The Shipping and Seamen's Act, 1894, and the amending Acts of the two following years, mitigate the old-fashioned severity of punishments for refusal of duty, assaults on the high seas, and other nautical offences. The forecastle and the accommodation thereof become subject to the fiat of the Government inspector, as are factories on shore. Regular payment of wages is stipulated for, overcrowding amongst passengers is forbidden. Complete powers are given to the marine authorities to enforce not only a full equipment of life-boats and life-saving appliances, but boat-drill. Deck loading is restricted, and the Plimsoll mark insisted on. But the portion of the Act which gave rise to the intensest opposition was the proviso by which all sailing vessels are obliged to carry a certain complement of able seamen and ordinary seamen, according to their tonnage, while steamers must carry a given number of able seamen, ordinary seamen, firemen, trimmers, and greasers, according to their horse-power. Foreign vessels, while engaging in the New Zealand coasting-trade, have to pay their crews the rate of wages current on the coast. Parliament was warned that the passing of this Act would paralyze the trade of the Colony, but passed it was—with certain not unreasonable amendments—and trade goes on precisely as before.
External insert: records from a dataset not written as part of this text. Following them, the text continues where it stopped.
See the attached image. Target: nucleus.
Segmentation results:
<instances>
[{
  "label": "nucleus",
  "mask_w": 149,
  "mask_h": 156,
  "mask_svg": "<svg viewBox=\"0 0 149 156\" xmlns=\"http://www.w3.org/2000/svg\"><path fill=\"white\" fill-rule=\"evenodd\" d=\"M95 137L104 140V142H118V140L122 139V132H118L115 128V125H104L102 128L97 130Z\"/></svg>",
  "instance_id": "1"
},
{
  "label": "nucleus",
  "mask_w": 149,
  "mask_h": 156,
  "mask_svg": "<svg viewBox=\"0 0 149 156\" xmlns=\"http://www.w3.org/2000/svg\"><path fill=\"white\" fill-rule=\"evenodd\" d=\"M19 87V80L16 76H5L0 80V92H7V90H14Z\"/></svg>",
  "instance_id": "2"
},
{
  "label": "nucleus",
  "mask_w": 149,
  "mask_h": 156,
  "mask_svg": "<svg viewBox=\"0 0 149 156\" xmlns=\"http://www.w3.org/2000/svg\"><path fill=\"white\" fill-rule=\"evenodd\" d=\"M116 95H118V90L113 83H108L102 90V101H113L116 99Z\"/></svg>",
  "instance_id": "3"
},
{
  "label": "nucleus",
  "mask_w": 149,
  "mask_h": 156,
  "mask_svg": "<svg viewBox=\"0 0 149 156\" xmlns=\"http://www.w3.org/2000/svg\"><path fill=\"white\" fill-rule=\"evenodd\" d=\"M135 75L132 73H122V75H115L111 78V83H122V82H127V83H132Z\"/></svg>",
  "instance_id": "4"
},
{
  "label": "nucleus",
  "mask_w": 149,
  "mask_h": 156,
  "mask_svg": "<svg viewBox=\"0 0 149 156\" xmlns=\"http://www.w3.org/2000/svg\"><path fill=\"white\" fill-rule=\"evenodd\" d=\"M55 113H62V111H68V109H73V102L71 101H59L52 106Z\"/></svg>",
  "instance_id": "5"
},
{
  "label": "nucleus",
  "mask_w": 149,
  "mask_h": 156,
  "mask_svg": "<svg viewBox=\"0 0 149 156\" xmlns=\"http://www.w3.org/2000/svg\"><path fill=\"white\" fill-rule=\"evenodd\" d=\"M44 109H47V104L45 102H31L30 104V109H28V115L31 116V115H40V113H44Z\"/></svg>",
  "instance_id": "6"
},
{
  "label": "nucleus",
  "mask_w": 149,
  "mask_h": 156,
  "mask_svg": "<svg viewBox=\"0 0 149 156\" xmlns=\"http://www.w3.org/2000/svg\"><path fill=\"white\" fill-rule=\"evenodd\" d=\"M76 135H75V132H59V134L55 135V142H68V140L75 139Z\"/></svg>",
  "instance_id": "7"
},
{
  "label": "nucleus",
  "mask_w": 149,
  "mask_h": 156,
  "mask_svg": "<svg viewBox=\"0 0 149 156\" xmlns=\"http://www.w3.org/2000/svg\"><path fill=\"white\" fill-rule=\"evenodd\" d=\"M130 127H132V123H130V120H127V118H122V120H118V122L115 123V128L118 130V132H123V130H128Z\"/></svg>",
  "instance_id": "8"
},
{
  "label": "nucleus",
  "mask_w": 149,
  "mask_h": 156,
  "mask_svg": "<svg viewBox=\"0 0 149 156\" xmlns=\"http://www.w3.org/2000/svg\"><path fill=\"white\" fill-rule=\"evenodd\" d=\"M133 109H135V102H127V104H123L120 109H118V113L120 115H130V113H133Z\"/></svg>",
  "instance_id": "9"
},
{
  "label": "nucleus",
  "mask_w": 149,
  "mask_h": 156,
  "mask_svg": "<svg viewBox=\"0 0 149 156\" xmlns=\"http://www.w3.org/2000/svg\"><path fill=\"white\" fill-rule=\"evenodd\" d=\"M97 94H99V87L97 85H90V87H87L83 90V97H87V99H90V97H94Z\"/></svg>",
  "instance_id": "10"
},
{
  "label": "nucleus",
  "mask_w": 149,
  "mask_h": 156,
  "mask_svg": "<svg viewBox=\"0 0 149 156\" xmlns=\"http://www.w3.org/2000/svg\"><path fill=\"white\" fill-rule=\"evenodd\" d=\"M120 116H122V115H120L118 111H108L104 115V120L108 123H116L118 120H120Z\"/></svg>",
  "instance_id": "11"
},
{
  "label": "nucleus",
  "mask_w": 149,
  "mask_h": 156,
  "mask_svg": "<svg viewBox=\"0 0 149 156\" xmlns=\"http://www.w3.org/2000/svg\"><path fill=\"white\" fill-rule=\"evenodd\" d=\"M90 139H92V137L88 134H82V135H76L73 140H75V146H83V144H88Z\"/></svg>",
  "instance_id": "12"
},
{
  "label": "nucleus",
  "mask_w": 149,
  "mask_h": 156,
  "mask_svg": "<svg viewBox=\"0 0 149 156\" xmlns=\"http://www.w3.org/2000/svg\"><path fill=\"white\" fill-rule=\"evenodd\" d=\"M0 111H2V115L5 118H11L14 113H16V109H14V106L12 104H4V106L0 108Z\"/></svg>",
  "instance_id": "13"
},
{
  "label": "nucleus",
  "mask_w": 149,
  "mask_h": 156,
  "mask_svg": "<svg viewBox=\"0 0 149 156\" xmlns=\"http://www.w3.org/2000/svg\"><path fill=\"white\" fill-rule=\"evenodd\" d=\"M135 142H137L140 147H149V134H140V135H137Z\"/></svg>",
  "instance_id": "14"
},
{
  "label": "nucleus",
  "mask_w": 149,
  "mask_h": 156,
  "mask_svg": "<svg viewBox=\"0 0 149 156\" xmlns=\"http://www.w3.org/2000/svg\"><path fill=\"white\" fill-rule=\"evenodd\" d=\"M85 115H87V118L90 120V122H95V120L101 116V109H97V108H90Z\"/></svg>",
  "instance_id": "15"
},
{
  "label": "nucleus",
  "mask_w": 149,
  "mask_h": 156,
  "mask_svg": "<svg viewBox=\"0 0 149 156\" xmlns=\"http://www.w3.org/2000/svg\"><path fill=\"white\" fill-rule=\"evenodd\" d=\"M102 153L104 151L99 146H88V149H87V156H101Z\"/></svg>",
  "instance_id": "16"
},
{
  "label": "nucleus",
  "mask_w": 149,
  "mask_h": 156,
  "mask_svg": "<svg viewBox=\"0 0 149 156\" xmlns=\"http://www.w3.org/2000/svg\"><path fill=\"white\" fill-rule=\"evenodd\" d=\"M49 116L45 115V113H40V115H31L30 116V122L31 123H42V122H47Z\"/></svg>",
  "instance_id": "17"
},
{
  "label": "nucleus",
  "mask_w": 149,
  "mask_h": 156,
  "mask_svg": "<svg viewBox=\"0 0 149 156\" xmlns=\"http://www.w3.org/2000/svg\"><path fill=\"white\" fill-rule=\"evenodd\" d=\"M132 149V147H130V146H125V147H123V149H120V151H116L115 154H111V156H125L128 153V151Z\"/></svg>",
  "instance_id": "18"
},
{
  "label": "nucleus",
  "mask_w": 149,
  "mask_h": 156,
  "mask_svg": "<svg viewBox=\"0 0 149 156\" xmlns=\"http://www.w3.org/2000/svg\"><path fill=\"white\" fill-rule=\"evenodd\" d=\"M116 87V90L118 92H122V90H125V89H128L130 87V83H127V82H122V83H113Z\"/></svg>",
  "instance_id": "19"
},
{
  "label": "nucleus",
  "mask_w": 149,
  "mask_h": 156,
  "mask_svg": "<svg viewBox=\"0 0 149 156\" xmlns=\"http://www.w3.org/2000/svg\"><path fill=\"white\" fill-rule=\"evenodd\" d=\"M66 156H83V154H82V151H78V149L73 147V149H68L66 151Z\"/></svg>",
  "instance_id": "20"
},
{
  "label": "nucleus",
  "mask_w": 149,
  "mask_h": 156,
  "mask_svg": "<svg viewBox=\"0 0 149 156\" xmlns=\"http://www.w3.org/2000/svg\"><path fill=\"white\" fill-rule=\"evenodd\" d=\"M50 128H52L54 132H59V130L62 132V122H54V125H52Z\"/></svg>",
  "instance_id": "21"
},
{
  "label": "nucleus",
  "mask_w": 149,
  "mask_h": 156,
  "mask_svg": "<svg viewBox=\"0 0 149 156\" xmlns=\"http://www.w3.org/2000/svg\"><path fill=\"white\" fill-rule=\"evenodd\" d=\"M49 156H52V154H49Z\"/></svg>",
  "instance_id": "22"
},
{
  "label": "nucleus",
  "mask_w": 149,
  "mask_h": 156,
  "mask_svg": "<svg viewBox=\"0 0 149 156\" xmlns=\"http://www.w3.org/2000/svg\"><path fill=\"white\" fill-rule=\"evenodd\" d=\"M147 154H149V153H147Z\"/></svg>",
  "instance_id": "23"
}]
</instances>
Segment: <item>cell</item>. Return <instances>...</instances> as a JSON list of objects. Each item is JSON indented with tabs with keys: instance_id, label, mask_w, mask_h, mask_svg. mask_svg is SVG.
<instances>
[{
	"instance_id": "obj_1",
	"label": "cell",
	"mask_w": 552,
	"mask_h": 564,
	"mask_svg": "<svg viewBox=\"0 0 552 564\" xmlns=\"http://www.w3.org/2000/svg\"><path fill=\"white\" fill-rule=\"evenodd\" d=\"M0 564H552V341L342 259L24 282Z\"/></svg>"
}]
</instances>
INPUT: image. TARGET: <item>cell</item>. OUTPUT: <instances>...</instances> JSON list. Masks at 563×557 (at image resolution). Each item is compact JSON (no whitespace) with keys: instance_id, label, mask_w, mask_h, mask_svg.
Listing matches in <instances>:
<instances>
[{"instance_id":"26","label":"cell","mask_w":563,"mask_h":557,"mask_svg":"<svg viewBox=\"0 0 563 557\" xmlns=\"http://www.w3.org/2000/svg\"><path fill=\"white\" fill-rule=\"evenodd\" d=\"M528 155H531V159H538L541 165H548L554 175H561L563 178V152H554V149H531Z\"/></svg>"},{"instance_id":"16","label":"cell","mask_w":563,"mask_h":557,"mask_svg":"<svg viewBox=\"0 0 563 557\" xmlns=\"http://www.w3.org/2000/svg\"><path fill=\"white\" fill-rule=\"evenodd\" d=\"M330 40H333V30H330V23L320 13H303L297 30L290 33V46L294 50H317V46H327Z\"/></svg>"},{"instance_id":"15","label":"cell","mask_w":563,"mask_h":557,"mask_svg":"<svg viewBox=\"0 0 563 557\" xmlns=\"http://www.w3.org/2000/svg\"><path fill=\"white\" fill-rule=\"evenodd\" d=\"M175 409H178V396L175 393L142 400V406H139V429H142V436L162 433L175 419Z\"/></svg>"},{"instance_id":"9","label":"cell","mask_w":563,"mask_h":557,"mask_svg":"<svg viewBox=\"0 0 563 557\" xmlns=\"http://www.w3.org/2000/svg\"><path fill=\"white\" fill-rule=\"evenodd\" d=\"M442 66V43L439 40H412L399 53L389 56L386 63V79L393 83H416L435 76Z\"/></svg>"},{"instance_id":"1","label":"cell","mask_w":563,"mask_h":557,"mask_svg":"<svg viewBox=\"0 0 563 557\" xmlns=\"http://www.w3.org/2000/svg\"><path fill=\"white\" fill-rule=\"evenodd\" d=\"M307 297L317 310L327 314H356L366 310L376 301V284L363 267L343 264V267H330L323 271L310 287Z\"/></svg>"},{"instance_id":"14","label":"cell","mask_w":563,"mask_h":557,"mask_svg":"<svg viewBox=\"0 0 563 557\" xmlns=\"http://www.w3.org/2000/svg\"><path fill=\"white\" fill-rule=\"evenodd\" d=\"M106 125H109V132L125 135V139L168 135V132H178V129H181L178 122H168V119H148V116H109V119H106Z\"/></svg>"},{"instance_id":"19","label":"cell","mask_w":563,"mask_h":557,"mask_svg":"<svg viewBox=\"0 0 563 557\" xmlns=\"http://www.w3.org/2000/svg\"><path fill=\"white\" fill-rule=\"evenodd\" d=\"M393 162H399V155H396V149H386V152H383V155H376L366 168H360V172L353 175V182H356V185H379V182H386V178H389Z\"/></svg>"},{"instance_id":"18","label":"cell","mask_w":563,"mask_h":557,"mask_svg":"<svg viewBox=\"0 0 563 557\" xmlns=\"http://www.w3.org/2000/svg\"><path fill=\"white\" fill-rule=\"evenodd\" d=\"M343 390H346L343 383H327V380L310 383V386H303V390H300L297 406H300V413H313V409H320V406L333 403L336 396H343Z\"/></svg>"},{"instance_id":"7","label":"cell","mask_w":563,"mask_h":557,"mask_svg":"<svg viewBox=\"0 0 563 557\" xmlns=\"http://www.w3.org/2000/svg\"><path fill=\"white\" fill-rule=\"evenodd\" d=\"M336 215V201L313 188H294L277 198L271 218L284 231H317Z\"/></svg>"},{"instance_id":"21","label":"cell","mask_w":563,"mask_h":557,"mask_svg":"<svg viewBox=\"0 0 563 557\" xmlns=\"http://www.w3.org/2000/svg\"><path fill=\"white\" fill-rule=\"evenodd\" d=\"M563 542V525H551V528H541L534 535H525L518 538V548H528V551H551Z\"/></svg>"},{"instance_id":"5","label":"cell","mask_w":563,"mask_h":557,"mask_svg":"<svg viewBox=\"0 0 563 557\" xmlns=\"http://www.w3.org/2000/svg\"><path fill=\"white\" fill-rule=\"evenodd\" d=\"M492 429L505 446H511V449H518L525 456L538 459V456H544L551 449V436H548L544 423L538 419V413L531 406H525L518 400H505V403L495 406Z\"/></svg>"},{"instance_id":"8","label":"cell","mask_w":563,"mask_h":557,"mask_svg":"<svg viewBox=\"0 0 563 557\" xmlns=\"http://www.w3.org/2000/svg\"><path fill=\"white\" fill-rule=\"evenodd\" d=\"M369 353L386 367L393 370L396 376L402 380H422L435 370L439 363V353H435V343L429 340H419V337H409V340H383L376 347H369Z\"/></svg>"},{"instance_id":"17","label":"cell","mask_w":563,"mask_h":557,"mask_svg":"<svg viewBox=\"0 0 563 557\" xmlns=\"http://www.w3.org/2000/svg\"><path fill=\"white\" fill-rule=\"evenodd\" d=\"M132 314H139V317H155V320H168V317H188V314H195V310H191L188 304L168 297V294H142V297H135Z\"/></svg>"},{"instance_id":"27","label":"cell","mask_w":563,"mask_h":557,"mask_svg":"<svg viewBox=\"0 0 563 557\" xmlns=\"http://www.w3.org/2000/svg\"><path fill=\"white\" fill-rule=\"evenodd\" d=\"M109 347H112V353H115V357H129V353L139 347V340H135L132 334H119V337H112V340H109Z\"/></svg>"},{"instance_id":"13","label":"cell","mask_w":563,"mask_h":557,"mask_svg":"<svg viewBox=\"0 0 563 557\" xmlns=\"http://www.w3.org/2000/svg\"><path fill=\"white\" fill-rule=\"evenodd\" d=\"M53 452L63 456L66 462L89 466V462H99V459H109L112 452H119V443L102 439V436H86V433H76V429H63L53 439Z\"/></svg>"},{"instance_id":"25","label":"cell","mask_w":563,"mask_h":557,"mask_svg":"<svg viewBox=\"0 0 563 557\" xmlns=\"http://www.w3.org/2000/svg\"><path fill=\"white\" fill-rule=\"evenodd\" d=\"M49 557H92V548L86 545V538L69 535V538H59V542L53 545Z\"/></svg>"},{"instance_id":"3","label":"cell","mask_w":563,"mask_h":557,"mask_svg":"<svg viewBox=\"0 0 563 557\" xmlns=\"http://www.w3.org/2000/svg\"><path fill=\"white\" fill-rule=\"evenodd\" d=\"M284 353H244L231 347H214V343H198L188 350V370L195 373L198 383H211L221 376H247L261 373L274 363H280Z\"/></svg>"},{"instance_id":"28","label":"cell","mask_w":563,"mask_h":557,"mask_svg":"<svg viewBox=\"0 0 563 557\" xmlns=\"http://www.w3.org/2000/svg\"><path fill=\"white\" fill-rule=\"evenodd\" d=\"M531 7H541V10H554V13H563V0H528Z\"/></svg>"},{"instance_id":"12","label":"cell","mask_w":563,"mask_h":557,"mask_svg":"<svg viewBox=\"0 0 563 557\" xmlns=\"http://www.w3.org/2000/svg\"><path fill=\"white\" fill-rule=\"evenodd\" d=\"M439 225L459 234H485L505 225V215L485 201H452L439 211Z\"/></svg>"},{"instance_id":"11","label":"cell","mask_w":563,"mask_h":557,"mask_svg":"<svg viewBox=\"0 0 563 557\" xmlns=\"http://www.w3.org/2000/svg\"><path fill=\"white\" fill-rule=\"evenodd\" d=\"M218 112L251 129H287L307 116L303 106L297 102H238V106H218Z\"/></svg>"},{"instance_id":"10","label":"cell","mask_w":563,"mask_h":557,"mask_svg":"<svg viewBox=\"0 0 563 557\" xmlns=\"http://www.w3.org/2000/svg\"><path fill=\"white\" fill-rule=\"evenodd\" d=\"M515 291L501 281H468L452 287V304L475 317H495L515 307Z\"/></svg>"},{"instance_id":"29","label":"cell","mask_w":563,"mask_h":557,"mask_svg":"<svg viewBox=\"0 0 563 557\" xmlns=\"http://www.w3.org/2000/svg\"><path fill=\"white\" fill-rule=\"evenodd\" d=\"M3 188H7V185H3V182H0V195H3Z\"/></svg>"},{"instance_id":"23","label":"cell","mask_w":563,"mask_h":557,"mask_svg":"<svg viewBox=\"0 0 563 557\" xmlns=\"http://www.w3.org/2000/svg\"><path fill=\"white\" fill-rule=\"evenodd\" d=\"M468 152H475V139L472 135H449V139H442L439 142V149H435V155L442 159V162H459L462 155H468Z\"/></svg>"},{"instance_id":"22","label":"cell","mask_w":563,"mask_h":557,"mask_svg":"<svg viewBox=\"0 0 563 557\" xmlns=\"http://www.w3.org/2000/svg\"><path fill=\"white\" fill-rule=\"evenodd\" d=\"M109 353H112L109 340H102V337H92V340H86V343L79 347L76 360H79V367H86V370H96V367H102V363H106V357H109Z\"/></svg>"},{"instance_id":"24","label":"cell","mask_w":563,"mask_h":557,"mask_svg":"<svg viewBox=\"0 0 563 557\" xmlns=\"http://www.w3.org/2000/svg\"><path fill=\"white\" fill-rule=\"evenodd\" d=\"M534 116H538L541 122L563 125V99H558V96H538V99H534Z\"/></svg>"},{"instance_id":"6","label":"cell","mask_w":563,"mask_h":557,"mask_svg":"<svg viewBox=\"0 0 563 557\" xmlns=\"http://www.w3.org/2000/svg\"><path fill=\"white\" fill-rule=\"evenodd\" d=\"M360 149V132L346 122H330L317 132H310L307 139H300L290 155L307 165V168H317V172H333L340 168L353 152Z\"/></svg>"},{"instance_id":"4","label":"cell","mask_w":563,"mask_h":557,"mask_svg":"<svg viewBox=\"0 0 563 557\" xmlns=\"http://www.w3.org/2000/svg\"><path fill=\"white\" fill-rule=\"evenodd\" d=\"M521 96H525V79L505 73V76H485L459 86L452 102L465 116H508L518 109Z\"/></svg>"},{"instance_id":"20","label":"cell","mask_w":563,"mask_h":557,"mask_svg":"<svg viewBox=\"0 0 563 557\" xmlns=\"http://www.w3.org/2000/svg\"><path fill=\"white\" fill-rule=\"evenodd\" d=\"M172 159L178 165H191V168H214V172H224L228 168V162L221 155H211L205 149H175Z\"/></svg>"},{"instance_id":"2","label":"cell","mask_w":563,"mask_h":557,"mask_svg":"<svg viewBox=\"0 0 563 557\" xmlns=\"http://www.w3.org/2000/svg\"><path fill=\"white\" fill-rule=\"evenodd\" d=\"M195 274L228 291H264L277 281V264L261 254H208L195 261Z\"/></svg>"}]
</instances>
In 1891, moreover, the colonial laws relating to mining generally, and to coal-mining especially, were consolidated and amended. An interesting feature in the New Zealand Coal Mines' Act is the provision by which mine-owners have to contribute to a fund for the relief of miners or the families of miners in cases where men are injured or killed at work. Every quarter the owners have to pay a halfpenny per ton on the output, if it be bituminous coal; and a farthing a ton, if it be lignite. Payment is made into the nearest Post Office Savings Bank and goes to the credit of an account called "The Coal Miners' Relief Fund." From 1891 mineral rights are reserved in lands thereafter alienated by the Crown.

Most of the Labour laws are watched and administered by the Department of Labour, a branch of the public service created in 1891. It costs but £7,000 or £8,000 a year, much of which is recouped by factory fees and other receipts. It also keeps labour statistics, acts as a servants' registry office, and by publishing information, and by shifting them from congested districts, endeavours to keep down the numbers of the unemployed. In this, though it is but a palliative, it has done useful and humane work, aided—so far as the circulation of labour goes—by the State-owned railways.